Joseph K. Maddry, Allyson A. Arana, Alejandra G. Mora, Crystal A. Perez, Julie E. Cutright, Braden M. Kester, Patrick C. Ng, Steven G. Schauer, Vikhyat S. Bebarta

Research output: Contribution to journalArticlepeer-review

Abstract

INTRODUCTION: The U.S. military currently utilizes unmanned aerial vehicles (UAVs) for reconnaissance and attack missions; however, as combat environment technology advances, there is the increasing likelihood of UAV utilization in prehospital aeromedical evacuation.

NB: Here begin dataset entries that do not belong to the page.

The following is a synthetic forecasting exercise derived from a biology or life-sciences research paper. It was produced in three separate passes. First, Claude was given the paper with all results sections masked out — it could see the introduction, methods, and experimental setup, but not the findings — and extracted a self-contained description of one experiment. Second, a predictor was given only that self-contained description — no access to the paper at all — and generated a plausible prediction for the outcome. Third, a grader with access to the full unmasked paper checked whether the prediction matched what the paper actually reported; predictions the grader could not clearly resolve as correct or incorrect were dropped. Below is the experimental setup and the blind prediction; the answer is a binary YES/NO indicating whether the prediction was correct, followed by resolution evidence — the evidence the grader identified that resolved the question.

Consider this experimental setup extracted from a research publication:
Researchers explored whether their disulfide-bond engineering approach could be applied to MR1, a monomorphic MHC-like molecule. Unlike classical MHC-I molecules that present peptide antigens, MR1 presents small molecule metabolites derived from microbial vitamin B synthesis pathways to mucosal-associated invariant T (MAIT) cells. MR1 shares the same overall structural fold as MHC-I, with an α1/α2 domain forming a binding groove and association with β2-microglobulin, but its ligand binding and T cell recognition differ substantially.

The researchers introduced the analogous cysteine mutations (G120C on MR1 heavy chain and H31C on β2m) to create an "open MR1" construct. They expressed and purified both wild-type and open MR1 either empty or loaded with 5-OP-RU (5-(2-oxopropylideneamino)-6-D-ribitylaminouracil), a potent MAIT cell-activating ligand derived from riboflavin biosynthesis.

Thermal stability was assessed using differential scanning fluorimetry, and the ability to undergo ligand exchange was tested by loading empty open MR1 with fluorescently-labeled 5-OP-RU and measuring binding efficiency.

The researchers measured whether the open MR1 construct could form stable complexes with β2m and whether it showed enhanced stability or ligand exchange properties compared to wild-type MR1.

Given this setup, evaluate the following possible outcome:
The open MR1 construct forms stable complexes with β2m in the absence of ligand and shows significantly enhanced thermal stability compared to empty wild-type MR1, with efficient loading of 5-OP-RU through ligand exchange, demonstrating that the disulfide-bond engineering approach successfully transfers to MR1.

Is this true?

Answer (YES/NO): NO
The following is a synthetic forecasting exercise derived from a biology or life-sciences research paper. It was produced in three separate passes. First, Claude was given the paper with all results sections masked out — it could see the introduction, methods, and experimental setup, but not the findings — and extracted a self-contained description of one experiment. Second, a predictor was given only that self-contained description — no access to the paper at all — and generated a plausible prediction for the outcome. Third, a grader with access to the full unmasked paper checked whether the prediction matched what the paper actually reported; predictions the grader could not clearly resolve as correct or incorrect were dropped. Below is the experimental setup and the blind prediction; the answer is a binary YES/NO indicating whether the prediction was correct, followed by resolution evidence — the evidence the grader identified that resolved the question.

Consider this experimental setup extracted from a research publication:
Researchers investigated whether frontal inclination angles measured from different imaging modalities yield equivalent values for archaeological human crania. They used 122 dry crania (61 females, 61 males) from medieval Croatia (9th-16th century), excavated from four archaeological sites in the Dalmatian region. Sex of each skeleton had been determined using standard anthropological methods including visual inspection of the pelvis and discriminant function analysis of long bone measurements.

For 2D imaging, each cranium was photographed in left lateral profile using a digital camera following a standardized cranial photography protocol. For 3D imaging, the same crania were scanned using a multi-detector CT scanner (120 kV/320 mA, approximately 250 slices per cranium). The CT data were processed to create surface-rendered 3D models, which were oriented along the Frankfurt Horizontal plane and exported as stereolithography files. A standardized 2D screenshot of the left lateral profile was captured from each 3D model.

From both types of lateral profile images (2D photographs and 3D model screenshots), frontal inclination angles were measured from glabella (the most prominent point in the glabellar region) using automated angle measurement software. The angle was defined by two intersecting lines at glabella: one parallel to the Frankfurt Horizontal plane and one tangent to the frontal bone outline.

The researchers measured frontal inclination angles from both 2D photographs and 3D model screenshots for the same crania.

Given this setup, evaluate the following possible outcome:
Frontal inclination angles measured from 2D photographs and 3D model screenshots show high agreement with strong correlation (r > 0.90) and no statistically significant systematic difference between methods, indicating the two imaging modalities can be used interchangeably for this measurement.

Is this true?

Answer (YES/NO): NO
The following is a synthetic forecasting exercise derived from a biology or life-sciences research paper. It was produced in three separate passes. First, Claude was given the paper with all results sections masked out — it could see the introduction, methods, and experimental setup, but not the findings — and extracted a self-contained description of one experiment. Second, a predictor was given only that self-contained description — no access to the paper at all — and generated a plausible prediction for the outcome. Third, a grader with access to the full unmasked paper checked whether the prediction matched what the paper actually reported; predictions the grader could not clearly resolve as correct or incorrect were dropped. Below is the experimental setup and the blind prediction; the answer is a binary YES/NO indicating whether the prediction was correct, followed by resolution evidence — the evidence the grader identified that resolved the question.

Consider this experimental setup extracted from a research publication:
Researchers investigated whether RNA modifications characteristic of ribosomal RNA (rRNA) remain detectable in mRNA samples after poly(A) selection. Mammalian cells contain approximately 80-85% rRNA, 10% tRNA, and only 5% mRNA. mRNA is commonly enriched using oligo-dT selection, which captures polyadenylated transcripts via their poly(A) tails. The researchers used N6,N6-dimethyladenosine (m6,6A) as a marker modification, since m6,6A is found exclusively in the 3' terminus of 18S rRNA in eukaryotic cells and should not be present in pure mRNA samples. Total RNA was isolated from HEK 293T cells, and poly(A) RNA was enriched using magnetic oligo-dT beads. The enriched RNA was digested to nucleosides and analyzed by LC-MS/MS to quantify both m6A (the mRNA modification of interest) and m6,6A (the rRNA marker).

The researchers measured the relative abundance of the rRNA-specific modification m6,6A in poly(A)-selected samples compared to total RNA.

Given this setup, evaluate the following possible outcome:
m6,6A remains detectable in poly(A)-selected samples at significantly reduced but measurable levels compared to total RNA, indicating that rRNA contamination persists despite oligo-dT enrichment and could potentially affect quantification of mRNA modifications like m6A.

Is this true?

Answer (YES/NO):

Although some combat casualties require life-saving interventions (LSIs) during medical evacuation, many do not. Our objective was to describe patients transported from the point of injury to the first level of care and characterize differences between patients who received LSIs en route and those who did not. MATERIALS AND METHODS: We conducted a retrospective review of the records of traumatically injured patients evacuated between January 2011 and March 2014. We compared patient characteristics, complications, and outcomes based on whether they had an LSI performed en route (LSI vs. No LSI). We also constructed logistic regression models to determine which characteristics predict uneventful flights (no en route LSI or complications). RESULTS: We examined 1,267 patient records; 47% received an LSI en route. Most patients (72%) sustained a blast injury and injuries to the extremities and head. Over 78% experienced complications en route; the LSI group had higher rates of complications compared to the No LSI group. Logistic regression showed that having a blunt injury or the highest abbreviated injury scale (AIS) severity score in the head/neck region are significant predictors of having an uneventful flight. CONCLUSION: Approximately half of casualties evaluated in our study did not receive an LSI during transport and may have been transported safely by UAV. Having a blunt injury or the highest AIS severity score in the head/neck region significantly predicted an uneventful flight.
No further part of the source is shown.